リリスが言うか言わないかのうちに、俺は力の限り大岩を川に投げ込んだ。


ドグシャーーン!! 


川に水柱が立ち、あたり一面に水しぶきが襲いかかる。


「ぷあ!」


「冷た!」


ピチャ……ピチャ……。


俺もリリスもずぶ濡れである。


「ご、ごめん。リリス……」


「うむー……。思った以上じゃ。捕食のパワーアップは凄まじい。」


リリスは、俺のほうへ視線を向けて首を傾げた。


俺が呆けているからだ。


「何を見つめておる?な!?」


ずぶ濡れになったリリスの大きな胸が、張り付いた布によって形がくっきりと出てしまっていた。○クビなんかもクッキリ、


「な、なんか裸よりもエロい……。
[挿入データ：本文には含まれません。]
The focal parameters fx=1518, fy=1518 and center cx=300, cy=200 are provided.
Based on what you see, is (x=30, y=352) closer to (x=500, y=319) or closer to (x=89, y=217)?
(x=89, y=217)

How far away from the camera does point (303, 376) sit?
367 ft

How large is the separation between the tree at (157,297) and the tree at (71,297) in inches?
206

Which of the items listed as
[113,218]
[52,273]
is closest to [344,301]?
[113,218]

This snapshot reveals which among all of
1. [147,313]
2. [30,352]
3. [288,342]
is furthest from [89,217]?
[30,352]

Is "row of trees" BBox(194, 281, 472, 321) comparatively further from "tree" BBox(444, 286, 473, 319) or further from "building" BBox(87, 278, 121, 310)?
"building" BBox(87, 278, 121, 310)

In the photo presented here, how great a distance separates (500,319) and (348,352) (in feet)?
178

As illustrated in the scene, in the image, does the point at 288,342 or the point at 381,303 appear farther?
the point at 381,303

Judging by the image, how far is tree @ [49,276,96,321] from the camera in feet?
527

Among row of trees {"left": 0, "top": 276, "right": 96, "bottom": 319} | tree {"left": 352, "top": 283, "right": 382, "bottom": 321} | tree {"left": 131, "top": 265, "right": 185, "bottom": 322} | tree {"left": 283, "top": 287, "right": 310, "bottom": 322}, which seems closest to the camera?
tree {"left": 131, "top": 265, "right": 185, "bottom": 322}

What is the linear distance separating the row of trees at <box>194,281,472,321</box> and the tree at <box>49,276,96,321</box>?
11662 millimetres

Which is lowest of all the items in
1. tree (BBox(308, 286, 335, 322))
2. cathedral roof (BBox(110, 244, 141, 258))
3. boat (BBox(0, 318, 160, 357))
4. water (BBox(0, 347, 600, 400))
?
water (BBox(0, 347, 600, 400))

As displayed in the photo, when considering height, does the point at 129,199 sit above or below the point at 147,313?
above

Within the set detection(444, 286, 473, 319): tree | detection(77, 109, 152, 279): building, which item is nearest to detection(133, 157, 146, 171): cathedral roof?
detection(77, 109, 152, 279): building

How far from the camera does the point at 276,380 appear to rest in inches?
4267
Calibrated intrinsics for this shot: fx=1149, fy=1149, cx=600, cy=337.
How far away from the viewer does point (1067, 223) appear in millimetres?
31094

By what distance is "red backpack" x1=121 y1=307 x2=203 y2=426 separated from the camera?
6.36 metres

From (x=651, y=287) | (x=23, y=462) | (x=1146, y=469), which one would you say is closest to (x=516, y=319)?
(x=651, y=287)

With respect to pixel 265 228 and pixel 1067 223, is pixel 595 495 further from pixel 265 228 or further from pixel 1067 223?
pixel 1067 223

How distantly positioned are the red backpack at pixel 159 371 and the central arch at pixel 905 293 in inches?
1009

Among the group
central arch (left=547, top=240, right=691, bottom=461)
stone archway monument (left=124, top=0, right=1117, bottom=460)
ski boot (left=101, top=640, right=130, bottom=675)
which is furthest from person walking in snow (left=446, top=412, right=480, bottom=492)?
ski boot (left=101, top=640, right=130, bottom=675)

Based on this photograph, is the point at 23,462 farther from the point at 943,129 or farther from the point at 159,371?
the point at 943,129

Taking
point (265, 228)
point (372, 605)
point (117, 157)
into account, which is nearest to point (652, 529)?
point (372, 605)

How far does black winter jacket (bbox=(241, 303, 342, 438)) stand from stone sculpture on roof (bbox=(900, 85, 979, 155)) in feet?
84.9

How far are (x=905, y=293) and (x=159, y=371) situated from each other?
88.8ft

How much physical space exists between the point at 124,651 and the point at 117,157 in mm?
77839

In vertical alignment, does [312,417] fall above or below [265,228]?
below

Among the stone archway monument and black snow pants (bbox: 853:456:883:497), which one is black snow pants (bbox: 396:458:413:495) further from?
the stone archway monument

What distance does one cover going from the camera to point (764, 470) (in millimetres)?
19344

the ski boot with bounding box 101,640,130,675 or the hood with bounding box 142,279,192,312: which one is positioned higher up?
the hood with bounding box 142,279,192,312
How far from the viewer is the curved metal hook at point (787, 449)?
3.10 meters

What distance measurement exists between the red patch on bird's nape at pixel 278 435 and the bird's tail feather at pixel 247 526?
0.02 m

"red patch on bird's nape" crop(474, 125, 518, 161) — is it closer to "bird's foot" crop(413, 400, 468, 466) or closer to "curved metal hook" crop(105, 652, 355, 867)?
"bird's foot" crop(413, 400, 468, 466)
」


「何を見ておるか!?」


リリスが俺の頭を殴る。


バキ!


「痛い!」


リリスによく殴られている気がする。


「な、何しやがんだ!痛いだろ!不可抗力だろ!」


「まったく、このエロガキが……。カリアースそっくりじゃわい。」


リリスは胸を隠して顔を赤らめていた。何か可愛い。


「カリアースもエロかったの?」


「あいつは、むっつりスケベじゃったな。」


なんだか親近感が持てる奴である。カリアース。


「あ!魚!」


水面を見てみると大量の魚がプカプカ浮かんでいる。これが新しい漁法……。つーか、脳筋じゃん。


でも、成功は成功したみたい。


「良くやった。これだけ魚があれば食糧にこと欠くまい。今夜は焼き魚じゃな。」


「やったー!!魚だ!焼き魚が食えるぞぉ!」


俺がめちゃくちゃ喜んでいるので、リリスは苦笑いしている。ちゃんと胸を隠しているあたりが女性らしい……。


「あとは自由に料理せい。ちゃんと焼くんじゃぞ?」


「お前も実体化しているんだから、料理手伝えよ」


「わかったわい……。」


俺の筋力は、クローベアー並みだと判明した。